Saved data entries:

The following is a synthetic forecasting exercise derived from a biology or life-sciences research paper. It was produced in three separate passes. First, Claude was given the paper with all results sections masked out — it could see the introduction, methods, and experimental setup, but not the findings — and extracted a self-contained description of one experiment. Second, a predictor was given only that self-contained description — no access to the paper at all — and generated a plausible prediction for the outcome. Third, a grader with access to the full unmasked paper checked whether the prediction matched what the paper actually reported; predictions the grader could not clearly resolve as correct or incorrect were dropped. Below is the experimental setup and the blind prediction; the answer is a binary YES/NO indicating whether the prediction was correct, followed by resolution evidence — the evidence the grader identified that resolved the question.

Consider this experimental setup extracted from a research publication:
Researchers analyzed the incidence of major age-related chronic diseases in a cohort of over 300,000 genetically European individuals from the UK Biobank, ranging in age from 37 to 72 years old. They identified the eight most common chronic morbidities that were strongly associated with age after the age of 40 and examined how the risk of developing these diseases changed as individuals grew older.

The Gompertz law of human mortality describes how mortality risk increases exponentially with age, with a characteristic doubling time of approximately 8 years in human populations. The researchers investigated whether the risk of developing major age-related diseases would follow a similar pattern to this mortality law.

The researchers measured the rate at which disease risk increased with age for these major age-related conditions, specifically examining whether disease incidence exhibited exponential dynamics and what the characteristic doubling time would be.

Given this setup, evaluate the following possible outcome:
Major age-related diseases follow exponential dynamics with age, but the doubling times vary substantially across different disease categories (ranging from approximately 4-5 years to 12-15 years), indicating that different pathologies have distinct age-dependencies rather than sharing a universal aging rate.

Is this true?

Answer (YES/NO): NO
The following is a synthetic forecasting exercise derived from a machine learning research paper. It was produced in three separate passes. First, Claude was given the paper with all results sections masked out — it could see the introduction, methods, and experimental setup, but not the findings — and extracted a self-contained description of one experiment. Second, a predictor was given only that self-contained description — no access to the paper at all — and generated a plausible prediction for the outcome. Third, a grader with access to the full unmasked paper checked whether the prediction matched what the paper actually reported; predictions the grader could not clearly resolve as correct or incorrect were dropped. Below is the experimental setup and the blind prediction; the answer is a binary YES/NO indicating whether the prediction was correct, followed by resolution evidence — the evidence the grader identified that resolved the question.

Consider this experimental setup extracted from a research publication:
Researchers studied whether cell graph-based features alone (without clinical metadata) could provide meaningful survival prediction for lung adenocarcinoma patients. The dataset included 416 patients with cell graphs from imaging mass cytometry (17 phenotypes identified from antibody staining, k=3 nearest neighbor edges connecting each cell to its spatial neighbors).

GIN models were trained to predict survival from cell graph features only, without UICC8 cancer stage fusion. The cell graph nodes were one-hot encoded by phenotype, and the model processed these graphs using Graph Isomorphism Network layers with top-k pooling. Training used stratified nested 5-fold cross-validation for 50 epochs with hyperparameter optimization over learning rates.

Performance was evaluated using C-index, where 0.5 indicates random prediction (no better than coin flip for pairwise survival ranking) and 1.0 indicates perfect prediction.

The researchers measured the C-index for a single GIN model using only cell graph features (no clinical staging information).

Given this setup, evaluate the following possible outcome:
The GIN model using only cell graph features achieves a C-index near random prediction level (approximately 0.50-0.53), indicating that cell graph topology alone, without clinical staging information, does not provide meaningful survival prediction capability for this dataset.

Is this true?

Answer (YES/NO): YES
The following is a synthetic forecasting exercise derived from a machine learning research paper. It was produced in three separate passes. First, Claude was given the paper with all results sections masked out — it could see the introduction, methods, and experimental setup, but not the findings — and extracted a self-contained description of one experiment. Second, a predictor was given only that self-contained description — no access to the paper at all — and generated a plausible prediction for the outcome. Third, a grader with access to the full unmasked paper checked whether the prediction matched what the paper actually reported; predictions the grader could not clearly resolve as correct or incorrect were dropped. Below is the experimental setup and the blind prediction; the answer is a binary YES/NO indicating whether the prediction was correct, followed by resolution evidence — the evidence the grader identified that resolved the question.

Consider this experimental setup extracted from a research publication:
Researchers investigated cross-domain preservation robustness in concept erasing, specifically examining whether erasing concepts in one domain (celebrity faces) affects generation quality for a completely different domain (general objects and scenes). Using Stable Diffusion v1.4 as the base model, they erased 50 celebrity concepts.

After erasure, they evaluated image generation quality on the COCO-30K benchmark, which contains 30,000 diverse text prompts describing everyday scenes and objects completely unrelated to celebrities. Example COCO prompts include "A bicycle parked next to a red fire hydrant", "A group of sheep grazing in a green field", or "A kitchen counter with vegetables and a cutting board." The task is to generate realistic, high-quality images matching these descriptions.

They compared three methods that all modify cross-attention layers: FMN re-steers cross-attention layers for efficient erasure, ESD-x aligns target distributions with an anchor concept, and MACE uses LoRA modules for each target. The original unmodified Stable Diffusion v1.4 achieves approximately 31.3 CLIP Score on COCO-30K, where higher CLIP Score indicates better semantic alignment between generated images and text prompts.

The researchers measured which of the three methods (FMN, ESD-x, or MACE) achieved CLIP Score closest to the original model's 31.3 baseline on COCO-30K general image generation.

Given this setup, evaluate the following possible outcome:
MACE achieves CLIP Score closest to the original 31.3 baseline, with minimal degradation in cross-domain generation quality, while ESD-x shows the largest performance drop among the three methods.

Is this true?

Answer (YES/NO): NO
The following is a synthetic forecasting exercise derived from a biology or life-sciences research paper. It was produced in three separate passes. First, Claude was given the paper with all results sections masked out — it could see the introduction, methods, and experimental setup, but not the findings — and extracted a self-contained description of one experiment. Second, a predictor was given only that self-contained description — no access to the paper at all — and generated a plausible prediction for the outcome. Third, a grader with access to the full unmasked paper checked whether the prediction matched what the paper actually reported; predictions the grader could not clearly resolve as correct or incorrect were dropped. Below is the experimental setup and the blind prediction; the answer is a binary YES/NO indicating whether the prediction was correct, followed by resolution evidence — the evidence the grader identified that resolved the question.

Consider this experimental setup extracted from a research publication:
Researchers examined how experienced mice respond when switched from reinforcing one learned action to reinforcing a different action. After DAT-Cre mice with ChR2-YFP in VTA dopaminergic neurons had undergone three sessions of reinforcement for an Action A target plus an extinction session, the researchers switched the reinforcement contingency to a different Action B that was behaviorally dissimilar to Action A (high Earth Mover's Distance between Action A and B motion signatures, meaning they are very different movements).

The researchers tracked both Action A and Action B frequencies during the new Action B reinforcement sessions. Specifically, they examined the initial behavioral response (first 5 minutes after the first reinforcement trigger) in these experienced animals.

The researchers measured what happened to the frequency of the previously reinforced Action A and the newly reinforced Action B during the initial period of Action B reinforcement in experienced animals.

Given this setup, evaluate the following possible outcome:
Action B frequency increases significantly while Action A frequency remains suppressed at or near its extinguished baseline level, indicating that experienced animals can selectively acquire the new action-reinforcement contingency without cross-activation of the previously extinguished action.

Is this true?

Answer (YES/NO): NO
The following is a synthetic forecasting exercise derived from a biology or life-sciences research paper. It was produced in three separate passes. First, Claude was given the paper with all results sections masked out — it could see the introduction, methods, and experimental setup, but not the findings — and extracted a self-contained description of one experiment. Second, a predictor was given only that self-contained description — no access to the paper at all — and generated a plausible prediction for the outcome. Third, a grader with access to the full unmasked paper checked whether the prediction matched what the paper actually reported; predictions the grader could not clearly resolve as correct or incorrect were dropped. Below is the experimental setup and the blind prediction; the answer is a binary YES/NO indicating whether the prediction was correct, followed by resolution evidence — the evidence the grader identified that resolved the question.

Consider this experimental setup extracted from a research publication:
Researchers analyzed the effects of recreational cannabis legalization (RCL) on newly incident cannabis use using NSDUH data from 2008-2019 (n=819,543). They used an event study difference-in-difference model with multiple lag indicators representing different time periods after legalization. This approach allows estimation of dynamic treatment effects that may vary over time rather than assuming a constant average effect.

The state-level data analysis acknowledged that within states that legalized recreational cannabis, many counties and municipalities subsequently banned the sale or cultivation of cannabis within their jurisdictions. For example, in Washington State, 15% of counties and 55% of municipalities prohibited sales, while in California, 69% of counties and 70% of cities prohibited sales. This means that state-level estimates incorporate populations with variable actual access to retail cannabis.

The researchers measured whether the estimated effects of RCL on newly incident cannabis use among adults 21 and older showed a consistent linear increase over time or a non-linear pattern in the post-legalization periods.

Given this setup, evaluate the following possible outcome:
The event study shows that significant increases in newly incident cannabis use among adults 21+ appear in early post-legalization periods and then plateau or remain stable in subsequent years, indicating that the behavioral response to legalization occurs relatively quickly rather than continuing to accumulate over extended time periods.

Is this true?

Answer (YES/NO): NO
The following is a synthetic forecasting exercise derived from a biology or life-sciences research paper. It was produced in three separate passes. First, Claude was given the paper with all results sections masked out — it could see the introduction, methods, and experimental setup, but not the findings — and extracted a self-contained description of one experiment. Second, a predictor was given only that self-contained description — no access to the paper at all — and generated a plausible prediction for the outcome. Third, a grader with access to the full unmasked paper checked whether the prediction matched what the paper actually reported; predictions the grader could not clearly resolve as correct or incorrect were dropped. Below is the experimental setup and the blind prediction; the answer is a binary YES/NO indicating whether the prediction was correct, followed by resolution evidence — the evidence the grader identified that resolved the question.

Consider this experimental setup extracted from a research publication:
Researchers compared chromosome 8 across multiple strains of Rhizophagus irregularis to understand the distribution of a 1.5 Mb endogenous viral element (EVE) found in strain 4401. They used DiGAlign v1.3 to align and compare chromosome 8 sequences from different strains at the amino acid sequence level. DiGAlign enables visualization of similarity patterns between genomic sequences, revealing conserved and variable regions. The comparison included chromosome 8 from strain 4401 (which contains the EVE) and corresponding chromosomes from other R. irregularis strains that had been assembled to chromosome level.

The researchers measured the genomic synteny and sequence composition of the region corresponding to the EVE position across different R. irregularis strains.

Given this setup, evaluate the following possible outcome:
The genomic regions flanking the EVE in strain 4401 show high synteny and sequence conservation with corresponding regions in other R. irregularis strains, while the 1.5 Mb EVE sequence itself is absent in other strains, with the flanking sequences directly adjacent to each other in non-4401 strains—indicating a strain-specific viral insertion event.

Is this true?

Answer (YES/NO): YES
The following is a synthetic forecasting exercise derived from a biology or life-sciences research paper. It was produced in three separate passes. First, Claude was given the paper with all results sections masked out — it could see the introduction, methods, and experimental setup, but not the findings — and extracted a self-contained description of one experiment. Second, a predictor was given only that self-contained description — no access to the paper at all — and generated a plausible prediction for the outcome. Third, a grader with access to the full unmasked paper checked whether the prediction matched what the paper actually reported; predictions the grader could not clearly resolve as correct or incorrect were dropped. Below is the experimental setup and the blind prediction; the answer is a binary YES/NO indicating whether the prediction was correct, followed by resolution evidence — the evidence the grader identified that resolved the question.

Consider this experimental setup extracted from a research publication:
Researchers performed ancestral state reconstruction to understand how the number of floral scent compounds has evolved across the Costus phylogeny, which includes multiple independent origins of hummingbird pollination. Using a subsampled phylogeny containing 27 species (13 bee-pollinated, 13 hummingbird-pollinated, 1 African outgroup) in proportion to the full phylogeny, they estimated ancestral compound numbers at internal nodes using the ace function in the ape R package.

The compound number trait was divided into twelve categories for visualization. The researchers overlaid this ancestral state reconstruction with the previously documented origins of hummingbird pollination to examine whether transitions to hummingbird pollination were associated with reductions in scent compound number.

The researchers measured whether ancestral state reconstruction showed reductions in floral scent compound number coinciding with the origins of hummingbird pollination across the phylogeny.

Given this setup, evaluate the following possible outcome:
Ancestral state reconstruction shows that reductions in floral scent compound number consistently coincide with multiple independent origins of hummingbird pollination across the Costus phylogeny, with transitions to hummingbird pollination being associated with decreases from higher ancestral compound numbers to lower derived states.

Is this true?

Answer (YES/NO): YES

Task item: Report each line of the data that includes the string "analyzed".

Solution for this problem:
Researchers analyzed the incidence of major age-related chronic diseases in a cohort of over 300,000 genetically European individuals from the UK Biobank, ranging in age from 37 to 72 years old. They identified the eight most common chronic morbidities that were strongly associated with age after the age of 40 and examined how the risk of developing these diseases changed as individuals grew older.
Researchers analyzed the effects of recreational cannabis legalization (RCL) on newly incident cannabis use using NSDUH data from 2008-2019 (n=819,543). They used an event study difference-in-difference model with multiple lag indicators representing different time periods after legalization. This approach allows estimation of dynamic treatment effects that may vary over time rather than assuming a constant average effect.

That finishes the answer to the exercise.